Consegna:
Trascrivi senza modifiche il passo del brano sull'elezione del presidente della Repubblica che va da "Io non riuscivo" a "degli altri parlamentari.".

Estratto:
* * * * * * *

Io non riuscivo a comprendere questo ragionamento. Ma cosa diavolo significava che avremmo vinto noi? Le elezioni c’erano già state e il Movimento le aveva già vinte. E alla Camera i nostri deputati erano meno della metà di quelli del Pd perché questo aveva ottenuto, in coalizione con Sel (poi passata all’opposizione), il premio di maggioranza previsto dal Porcellum, giudicato successivamente incostituzionale dalla Consulta. E allora perché continuavano a parlare di vincitori e vinti?
Ripeto, all’epoca ero ingenuo, molto ingenuo.
L’unica cosa che mi interessava era dare al Paese un ottimo presidente della Repubblica. Tutto qui. Semplice nella mia testa, evidentemente non in quella degli altri parlamentari.
La frase «Se votassimo Rodotà vincereste voi» nella notte si era trasformata in un’altra frase: «Avete vinto voi, avete vinto voi. Ci avete distrutto!». A dirmi queste parole fuori dalla Camera quello stesso giorno, quasi a mezzanotte, fu Alessandra Moretti, deputata del Pd, all’epoca figura emergente del suo partito. Bersani l’aveva infatti nominata portavoce del comitato nazionale del partito poco prima delle elezioni politiche del 2013. Proprio Bersani, dopo che il suo partito aveva impallinato Prodi, aveva da poco rassegnato le dimissioni da segretario del Pd.
Trovai la Moretti appoggiata a Palazzo Montecitorio tra la piazza e via Uffici del Vicario. Era in compagnia di una collega e stava piangendo.

* * * * * * *

Righe fornite:
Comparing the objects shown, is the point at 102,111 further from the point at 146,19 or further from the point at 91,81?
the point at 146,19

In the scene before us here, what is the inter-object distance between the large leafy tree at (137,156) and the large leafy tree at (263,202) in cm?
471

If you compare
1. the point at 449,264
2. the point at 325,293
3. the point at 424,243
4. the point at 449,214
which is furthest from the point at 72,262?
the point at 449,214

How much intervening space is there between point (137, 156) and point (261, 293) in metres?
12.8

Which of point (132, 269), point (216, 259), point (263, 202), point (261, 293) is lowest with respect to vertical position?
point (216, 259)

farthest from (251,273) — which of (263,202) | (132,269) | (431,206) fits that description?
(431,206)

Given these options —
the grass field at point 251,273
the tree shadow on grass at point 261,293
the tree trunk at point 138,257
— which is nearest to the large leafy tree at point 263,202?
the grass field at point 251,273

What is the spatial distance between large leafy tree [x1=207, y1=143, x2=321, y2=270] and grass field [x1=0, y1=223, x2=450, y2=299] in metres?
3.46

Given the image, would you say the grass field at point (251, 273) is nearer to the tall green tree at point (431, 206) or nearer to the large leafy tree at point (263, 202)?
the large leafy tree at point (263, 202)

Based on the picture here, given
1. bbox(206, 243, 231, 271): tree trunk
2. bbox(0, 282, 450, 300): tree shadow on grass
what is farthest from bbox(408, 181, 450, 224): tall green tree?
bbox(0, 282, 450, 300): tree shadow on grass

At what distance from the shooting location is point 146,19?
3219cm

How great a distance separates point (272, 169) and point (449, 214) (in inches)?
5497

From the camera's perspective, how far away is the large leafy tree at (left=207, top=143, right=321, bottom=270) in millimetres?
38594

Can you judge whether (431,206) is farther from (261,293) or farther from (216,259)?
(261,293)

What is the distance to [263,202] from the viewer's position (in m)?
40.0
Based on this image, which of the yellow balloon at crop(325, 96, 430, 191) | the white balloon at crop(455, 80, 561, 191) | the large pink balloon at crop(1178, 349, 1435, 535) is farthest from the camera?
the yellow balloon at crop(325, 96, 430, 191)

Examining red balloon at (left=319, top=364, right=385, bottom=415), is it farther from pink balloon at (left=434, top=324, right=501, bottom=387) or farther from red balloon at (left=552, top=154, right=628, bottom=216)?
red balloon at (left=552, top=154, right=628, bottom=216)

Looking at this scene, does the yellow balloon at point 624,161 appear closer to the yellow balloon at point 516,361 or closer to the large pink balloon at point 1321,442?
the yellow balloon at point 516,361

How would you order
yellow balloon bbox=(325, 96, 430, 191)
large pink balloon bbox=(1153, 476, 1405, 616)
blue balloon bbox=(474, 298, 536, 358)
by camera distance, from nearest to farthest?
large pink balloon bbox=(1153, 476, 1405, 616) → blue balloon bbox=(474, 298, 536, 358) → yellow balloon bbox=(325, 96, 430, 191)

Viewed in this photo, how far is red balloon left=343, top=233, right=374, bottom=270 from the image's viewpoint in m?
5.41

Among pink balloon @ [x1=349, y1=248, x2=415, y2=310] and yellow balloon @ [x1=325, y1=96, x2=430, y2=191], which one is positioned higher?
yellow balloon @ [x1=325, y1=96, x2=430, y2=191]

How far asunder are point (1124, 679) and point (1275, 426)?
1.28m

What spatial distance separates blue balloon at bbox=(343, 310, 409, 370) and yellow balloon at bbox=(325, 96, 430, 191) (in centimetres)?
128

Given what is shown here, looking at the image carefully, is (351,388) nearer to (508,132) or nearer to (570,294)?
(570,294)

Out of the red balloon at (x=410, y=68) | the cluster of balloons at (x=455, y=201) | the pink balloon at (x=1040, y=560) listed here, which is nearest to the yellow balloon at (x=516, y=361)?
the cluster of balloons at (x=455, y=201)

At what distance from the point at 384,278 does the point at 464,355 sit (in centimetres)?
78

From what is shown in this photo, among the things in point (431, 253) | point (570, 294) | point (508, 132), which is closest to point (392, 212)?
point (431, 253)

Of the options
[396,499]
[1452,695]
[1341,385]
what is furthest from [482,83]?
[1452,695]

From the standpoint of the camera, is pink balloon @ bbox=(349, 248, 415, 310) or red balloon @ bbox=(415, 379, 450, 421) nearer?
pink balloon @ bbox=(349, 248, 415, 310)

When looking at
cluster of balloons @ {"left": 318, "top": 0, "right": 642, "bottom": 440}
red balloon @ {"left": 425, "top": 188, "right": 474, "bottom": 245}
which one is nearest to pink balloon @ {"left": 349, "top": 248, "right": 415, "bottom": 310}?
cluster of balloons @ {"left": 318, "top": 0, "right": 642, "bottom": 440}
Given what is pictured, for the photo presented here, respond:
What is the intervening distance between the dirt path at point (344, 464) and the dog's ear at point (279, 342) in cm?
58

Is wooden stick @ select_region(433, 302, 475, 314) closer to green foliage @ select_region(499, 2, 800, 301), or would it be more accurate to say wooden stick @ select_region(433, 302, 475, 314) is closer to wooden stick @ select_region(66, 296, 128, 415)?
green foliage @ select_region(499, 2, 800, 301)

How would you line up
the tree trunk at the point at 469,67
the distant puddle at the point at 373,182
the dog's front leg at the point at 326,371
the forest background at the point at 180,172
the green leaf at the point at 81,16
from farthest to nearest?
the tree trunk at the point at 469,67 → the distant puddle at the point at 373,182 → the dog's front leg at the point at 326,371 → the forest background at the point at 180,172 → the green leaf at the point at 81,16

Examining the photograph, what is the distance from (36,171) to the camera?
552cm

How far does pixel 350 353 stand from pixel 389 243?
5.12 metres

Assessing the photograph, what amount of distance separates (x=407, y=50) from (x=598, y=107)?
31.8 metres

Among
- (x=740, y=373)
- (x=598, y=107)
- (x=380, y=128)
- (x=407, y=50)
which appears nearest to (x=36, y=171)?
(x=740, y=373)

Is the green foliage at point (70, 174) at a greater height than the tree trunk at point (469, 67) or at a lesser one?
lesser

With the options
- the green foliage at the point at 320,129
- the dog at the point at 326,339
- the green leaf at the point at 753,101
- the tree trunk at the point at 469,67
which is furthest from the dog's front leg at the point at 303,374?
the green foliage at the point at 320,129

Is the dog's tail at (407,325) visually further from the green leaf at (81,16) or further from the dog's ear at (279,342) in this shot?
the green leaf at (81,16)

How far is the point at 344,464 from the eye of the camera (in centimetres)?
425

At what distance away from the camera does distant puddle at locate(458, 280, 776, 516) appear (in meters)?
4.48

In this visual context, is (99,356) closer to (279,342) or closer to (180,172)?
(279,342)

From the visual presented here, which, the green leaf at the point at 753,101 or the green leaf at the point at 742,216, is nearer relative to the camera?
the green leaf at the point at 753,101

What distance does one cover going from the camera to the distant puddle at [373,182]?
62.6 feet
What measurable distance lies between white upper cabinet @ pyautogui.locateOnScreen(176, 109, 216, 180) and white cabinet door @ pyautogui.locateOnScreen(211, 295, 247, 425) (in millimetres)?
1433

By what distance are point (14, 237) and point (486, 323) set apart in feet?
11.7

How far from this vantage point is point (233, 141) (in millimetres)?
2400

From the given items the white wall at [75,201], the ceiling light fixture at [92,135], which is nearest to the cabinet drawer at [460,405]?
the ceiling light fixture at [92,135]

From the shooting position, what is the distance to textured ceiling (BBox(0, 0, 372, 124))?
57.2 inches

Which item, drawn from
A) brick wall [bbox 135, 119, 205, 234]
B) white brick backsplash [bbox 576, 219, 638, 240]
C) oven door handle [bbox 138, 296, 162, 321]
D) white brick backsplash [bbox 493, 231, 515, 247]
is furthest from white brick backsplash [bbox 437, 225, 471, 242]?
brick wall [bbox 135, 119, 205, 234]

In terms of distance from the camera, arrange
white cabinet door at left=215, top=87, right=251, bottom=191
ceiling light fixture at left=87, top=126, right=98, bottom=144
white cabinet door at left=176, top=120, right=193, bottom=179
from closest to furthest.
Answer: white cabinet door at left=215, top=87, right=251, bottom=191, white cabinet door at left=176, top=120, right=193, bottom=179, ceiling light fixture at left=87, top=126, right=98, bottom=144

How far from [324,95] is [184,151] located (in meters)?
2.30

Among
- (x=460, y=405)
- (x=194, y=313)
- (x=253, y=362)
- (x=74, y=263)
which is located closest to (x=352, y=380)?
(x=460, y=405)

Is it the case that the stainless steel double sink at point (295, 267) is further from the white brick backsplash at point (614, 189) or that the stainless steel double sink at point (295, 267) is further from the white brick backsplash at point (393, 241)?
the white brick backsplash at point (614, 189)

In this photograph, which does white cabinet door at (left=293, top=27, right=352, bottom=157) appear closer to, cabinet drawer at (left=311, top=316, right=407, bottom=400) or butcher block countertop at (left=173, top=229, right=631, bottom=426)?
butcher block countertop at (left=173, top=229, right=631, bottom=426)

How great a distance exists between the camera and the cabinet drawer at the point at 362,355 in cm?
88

* * * * * * *

Risultato atteso:
Io non riuscivo a comprendere questo ragionamento. Ma cosa diavolo significava che avremmo vinto noi? Le elezioni c’erano già state e il Movimento le aveva già vinte. E alla Camera i nostri deputati erano meno della metà di quelli del Pd perché questo aveva ottenuto, in coalizione con Sel (poi passata all’opposizione), il premio di maggioranza previsto dal Porcellum, giudicato successivamente incostituzionale dalla Consulta. E allora perché continuavano a parlare di vincitori e vinti?
Ripeto, all’epoca ero ingenuo, molto ingenuo.
L’unica cosa che mi interessava era dare al Paese un ottimo presidente della Repubblica. Tutto qui. Semplice nella mia testa, evidentemente non in quella degli altri parlamentari.